Wait.. this will break relative links on the frontpage, but.. these are absolute! <a href="/wiki/Wikipedia" title="Wikipedia">Wikipedia</a>
That would get complicated with Squid cache AFAIK. One redirect (which is also a 301 Moved Permanently, which means clients may cache the redirect destination) isn't that bad, right?
A bunch of js files!, and load one after another, secuential. This is worse than a C program written to a file from disk reading byte by byte. !! Combining will probably save a lot. Or using a strategy to force the browser to concurrent download + lineal execute, these files.
I'll quote my own post from this thread:
The resourceloader branch contains work in progress on aggressively combining and minifying JavaScript and CSS. The mapping of one resource = one file will be preserved, but the mapping of one resource = one REQUEST will die: it'll be possible, and encouraged, to obtain multiple resources in one request.

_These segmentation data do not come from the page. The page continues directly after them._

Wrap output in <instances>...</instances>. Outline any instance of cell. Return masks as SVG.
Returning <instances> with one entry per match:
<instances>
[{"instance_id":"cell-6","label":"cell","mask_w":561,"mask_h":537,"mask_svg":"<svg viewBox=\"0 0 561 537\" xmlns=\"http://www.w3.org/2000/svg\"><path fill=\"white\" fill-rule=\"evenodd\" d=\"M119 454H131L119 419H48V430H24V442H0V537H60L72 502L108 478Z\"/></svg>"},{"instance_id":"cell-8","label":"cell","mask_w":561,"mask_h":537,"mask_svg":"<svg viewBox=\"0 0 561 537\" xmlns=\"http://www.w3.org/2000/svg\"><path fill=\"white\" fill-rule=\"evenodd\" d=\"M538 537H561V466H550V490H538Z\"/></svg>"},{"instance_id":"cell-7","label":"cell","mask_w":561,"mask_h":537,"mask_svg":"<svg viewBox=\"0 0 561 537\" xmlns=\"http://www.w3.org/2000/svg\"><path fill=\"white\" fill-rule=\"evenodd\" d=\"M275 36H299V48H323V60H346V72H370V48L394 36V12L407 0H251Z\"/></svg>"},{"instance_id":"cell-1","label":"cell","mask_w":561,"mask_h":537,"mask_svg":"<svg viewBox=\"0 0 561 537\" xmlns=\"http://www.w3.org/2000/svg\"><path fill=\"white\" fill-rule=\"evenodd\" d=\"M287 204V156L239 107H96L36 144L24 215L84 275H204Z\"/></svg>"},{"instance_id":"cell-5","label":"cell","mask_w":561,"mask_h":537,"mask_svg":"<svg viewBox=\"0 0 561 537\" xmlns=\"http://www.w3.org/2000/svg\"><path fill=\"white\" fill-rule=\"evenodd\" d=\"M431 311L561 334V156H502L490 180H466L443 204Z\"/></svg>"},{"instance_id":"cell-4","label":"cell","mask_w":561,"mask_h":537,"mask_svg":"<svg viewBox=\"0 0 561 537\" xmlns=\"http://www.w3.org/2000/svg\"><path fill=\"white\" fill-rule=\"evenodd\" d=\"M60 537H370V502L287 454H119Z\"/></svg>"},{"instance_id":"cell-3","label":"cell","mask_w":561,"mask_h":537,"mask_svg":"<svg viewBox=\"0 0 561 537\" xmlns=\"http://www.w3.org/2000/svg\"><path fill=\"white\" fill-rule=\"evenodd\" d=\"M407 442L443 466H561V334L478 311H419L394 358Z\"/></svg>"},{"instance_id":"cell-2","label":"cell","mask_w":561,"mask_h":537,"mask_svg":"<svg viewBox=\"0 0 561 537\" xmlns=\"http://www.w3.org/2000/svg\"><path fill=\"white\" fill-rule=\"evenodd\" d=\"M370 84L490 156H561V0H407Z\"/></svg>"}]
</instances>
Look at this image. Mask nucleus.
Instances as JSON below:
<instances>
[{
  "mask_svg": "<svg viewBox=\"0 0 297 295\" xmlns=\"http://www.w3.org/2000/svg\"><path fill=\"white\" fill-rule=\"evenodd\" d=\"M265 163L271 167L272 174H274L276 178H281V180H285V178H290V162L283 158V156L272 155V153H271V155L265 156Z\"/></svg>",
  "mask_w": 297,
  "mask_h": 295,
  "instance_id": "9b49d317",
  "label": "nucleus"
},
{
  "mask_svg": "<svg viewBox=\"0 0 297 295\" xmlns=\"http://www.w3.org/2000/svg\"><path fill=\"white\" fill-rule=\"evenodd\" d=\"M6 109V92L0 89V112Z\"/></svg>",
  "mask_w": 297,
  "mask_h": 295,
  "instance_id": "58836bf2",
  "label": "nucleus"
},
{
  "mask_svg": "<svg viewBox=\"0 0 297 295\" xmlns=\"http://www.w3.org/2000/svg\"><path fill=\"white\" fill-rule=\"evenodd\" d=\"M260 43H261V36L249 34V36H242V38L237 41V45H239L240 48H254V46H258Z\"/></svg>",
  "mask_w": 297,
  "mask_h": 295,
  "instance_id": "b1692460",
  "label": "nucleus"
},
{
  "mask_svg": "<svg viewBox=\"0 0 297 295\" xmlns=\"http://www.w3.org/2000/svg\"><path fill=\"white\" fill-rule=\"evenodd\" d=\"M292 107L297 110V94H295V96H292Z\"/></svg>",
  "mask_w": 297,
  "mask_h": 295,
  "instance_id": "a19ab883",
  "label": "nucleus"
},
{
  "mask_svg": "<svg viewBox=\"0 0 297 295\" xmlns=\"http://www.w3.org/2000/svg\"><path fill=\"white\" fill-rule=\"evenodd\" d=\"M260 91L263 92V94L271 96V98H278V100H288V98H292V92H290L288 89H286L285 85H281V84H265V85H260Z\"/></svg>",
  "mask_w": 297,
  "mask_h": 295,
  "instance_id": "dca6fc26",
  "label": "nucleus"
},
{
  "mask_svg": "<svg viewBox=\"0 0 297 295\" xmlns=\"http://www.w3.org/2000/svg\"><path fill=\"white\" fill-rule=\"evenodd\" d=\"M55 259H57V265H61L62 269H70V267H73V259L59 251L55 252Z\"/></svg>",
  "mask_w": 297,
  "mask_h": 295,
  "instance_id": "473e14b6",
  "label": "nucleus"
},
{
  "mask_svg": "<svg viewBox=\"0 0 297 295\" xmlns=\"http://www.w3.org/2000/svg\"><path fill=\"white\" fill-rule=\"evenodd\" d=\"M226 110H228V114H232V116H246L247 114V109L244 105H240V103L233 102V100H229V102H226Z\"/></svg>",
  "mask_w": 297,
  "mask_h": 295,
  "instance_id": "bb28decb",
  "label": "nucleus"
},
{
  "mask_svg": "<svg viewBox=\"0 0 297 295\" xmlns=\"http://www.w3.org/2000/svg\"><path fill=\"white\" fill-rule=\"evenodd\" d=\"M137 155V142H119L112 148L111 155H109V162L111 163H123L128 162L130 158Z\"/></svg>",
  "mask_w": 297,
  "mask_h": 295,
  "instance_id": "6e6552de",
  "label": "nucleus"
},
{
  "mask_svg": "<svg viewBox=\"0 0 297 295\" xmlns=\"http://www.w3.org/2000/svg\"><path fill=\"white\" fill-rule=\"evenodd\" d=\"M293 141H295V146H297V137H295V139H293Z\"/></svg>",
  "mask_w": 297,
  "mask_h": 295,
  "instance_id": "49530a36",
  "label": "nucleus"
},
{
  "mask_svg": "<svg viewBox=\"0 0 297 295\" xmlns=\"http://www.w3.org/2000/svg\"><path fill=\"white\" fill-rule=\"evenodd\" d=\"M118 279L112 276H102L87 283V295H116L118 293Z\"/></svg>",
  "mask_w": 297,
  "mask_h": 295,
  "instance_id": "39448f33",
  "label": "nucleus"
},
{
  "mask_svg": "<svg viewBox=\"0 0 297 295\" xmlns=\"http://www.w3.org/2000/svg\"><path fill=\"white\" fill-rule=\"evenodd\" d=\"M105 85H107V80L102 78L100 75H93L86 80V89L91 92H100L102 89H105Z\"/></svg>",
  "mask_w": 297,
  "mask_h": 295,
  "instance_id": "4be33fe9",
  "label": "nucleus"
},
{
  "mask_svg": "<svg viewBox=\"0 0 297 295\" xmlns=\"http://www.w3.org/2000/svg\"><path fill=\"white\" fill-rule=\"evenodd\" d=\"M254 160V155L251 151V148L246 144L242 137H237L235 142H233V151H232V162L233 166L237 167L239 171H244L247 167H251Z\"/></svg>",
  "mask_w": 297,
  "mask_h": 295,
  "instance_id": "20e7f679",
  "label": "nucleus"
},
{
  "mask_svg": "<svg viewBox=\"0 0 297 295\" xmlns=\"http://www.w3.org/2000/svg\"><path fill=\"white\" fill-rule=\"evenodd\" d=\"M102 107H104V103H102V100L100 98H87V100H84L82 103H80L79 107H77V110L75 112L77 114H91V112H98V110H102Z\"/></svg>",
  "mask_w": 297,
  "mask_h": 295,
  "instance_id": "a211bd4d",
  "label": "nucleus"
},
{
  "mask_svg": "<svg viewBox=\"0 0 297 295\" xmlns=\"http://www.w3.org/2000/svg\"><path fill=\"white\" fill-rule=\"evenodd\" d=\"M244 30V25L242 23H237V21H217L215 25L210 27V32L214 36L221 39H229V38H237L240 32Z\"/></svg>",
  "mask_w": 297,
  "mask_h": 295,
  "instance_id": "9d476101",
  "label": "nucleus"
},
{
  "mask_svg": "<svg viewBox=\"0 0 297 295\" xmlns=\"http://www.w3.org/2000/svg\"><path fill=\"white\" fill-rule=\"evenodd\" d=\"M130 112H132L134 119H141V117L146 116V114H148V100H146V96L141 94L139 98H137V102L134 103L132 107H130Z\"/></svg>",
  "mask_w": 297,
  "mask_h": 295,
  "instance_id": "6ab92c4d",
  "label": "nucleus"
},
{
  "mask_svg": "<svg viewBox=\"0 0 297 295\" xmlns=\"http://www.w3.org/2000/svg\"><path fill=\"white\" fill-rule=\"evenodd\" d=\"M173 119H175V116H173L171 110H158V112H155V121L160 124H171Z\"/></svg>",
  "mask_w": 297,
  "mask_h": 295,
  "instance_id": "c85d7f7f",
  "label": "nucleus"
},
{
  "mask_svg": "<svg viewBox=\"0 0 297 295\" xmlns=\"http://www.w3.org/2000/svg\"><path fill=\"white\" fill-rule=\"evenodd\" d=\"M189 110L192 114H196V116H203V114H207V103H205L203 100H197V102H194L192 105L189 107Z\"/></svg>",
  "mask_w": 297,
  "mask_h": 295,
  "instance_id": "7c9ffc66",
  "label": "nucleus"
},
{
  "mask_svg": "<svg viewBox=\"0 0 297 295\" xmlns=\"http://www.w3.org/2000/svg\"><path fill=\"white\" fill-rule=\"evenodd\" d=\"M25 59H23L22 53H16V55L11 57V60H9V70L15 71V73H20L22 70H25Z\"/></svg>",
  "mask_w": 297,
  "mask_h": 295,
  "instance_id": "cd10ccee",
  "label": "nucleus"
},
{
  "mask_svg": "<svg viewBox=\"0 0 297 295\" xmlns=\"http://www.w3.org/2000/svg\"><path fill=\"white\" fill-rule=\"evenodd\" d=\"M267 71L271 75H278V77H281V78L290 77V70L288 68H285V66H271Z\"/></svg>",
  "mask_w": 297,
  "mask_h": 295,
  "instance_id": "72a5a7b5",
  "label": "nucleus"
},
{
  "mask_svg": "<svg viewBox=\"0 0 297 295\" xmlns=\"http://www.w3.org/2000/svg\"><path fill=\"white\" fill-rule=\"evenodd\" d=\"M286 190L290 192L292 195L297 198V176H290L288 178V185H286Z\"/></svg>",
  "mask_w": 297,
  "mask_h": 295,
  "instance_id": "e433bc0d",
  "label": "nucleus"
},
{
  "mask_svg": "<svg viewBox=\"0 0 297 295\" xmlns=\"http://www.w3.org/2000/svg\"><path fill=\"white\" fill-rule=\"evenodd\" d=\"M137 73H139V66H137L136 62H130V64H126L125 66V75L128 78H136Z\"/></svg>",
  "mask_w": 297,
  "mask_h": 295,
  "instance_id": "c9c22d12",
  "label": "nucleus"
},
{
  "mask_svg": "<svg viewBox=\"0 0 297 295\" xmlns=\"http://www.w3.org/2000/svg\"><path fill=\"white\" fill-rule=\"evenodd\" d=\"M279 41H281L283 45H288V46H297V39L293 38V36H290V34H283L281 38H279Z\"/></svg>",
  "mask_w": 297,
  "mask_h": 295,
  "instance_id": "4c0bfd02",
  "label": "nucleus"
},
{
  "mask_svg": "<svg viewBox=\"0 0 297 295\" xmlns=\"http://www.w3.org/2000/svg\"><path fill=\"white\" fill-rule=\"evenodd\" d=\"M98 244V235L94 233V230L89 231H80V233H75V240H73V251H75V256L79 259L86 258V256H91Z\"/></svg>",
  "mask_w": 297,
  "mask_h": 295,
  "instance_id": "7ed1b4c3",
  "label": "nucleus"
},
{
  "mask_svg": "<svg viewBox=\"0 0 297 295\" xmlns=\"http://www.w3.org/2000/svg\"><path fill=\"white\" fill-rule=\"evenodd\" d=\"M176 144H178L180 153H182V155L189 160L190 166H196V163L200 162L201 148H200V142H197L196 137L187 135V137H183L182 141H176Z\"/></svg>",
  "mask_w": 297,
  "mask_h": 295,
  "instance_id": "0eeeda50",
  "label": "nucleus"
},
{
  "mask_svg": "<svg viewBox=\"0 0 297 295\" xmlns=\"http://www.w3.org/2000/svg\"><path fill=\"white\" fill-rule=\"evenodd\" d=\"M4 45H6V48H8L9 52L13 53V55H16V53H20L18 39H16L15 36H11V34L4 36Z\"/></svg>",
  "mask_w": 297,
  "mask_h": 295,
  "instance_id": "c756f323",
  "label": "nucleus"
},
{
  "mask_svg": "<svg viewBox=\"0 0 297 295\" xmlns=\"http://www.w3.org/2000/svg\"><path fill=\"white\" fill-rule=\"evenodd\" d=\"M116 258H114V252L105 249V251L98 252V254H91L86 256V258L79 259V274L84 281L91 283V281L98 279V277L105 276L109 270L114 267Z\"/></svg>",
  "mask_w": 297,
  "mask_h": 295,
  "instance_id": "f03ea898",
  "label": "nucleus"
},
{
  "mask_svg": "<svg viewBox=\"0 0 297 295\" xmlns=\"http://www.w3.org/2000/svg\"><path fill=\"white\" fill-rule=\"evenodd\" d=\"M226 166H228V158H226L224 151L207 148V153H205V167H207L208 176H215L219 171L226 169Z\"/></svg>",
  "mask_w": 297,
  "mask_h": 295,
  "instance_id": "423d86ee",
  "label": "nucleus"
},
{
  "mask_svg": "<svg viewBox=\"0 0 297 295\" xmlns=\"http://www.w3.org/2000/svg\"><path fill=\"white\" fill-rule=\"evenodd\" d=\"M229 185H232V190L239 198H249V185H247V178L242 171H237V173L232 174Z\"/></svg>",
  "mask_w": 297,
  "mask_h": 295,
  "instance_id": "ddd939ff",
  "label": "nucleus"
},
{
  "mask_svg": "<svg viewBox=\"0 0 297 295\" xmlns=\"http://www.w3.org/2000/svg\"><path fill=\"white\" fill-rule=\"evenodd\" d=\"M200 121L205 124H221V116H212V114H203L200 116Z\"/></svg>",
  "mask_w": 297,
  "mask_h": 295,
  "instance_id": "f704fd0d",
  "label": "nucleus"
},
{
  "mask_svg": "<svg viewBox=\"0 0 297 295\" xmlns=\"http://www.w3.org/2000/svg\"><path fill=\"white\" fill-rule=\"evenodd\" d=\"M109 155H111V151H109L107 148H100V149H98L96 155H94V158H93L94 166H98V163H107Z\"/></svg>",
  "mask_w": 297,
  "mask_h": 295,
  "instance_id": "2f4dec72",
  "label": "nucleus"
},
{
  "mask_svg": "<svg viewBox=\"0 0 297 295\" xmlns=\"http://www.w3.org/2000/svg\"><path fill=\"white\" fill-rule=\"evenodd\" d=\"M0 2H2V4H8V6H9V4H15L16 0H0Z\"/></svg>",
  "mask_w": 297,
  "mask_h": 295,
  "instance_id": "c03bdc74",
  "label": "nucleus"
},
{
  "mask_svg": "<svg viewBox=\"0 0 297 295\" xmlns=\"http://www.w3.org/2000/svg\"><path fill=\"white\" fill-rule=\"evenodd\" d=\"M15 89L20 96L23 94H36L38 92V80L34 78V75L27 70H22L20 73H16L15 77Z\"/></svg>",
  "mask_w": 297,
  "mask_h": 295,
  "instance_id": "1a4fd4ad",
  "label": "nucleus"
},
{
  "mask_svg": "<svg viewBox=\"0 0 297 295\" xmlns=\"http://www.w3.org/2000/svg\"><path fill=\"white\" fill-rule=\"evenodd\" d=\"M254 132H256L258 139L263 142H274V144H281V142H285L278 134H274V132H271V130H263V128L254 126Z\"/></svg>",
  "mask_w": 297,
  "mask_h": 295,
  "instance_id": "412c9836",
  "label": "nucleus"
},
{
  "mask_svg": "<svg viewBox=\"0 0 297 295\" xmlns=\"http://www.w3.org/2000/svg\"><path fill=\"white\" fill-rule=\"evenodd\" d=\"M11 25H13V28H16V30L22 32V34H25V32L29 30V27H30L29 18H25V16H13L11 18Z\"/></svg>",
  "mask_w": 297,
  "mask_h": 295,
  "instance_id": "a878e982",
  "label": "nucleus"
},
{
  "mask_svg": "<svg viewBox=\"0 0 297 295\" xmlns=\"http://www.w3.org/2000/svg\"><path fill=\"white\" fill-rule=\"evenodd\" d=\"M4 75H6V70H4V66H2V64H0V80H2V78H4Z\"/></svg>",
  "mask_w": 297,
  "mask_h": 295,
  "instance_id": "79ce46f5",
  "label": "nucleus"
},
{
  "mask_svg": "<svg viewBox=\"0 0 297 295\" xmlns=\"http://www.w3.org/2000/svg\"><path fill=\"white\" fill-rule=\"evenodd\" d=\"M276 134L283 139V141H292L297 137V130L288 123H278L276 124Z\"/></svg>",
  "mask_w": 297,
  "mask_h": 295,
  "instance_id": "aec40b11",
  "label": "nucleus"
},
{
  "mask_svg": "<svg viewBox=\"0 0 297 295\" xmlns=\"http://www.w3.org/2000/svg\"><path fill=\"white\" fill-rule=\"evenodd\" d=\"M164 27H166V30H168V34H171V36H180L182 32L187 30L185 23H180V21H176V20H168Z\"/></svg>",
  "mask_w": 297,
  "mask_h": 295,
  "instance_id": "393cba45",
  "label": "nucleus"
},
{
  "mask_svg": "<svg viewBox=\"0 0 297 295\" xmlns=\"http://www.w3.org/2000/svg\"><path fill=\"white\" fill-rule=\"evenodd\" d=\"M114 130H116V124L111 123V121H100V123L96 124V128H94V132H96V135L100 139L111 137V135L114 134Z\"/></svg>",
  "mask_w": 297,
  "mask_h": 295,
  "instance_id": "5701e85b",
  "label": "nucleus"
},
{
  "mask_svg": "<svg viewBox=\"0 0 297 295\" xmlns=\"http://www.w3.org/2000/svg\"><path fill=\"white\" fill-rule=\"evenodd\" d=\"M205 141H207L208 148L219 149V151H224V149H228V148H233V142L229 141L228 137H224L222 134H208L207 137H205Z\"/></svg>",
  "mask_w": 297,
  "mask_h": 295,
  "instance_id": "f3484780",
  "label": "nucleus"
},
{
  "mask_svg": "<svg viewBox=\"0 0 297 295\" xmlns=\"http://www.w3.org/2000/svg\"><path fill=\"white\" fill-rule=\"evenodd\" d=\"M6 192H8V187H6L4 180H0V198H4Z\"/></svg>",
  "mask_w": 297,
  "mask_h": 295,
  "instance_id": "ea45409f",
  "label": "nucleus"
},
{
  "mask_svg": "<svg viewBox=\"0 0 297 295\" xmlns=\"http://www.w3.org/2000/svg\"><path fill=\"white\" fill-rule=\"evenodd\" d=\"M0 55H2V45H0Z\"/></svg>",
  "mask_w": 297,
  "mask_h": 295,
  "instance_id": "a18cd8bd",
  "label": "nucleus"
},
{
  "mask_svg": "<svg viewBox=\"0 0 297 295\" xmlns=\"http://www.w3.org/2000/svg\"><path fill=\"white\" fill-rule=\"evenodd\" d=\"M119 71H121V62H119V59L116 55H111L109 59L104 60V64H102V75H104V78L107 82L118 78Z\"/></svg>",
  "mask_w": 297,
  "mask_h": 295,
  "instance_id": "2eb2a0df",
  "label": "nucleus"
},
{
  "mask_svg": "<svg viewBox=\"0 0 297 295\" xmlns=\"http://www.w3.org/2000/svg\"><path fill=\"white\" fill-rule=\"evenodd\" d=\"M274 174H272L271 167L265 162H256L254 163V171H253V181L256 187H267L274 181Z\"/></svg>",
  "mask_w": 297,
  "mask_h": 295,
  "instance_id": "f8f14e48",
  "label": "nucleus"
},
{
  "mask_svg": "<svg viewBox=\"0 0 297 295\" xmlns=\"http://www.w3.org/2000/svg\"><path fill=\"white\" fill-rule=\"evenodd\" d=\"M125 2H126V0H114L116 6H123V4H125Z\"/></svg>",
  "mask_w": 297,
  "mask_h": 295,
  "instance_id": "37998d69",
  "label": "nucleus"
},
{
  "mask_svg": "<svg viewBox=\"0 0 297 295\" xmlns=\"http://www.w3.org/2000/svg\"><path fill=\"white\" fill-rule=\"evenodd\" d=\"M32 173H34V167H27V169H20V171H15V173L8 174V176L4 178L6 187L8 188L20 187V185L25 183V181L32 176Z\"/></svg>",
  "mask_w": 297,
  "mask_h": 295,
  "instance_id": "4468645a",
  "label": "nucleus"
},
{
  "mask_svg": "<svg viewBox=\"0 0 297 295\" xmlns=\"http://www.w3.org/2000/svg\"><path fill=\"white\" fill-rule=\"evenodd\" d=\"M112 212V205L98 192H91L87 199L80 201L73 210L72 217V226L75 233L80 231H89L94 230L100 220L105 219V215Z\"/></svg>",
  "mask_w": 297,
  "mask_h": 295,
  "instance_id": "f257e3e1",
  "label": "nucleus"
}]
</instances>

We're aware of this problem, or we wouldn't be spending paid developers' time on this resource loader project.
You guys want to make this faster with cache optimization. But maybe is not bandwith the problem, but latency. Latency accumulate even with HEAD request that result in 302. All the 302 in the world will not make the page feel smooth, if already acummulate into 3+ seconds territory. ...Or I am wrong?
I'm assuming you mean 304 (Not Modified)? 302 (Found) means the same as 301 except it's not cacheable.
We're not intending to do many requests resulting in 304s, we're intending on reducing the number of requests made and on keeping the long client-side cache expiry times (Cache-Control: maxage=largenumber) that we already use.